使用htmlq从HTML文件中提取内容/数据

Z时代
2024-01-10
分类：综合

linux

在JSON文档中检索数据时我们使用jq命令。jq命令可以帮助我们快速提取json的数据。那么你可能会想到存在可以快速搜索，切片，过滤，提取HTML页面数据的命令。你可能会想到sed/awk/grep等这些常用的命令，现在我们可以使用htmlq命令来做到这一点。

htmlq类似于jq，但用于HTML。它使用CSS选择器从HTML文件中提取我们需要的部分内容/数据/片段。CSS选择器是用于定位想要获取数据的HTML元素。例如，我们可以使用htmlq命令提取图像或a元素的URL属性，只需简单的给htmlq命令传递css选择即可。

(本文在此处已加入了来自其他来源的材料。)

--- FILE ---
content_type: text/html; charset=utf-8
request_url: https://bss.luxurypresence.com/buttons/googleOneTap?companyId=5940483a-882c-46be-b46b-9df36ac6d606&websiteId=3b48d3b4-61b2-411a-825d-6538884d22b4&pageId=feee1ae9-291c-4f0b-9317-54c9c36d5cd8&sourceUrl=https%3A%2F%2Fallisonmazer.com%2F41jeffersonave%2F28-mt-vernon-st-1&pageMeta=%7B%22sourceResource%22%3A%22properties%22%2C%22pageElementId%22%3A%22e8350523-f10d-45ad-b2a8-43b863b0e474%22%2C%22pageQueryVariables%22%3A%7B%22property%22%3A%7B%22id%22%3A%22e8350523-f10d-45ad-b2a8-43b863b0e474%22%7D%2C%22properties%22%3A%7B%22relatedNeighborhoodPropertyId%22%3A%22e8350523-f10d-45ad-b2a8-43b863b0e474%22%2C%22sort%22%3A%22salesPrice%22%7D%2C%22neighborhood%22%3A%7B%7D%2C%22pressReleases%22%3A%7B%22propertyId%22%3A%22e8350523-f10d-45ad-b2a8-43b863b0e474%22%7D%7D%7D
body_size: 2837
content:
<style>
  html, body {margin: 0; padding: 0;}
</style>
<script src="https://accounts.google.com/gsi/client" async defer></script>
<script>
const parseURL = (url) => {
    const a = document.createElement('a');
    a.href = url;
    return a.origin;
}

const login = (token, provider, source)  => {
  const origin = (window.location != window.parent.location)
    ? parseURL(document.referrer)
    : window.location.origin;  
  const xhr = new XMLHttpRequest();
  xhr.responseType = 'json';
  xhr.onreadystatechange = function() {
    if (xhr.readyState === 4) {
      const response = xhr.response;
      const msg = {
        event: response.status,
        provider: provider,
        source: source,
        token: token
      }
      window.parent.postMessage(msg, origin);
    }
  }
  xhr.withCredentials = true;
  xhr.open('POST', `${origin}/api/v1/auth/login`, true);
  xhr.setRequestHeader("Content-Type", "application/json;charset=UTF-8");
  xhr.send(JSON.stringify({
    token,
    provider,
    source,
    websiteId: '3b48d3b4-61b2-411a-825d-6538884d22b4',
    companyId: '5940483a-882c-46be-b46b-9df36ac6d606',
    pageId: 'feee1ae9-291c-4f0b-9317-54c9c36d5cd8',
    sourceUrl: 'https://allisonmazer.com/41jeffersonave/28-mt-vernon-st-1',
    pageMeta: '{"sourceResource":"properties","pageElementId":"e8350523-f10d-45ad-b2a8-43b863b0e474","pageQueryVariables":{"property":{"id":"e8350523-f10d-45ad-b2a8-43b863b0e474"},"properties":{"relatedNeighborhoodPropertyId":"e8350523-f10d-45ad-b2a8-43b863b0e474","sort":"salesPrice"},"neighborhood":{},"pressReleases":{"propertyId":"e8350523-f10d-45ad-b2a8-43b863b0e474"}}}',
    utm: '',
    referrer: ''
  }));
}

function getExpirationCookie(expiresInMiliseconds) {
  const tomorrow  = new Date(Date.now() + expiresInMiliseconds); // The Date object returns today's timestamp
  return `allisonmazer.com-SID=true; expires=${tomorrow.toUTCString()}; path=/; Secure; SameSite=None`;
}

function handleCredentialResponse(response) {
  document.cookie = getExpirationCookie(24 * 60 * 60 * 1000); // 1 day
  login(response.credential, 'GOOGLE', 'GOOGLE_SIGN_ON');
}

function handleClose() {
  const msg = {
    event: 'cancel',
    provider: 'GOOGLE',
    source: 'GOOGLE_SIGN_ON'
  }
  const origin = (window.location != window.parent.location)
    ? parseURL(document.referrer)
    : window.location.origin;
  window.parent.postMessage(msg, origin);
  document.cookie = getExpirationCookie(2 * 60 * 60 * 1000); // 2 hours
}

在本教程中，我们将说明如何使用htmlq从HTML文件中搜索，切片，过滤，提取内容或者数据。包括在Linux/Mac OS/Windows安装htmlq，将htmlq添加环境变量PATH，使用CSS ID选择器切片HTML片段，CSS属性选择器提取属性值，使用类名选择器提取文本，格式化输出，语法高亮等。

安装htmlq

安装htmlq最简单方法是从Github下载预构建的二进制可执行文件，我们将使用这种方式安装htmlq命令。在撰写本教程时，最新的版本的htmlq命令是v0.4.0，如果你需要更改htmlq的版本，改变v0.4.0为你需要的数字即可。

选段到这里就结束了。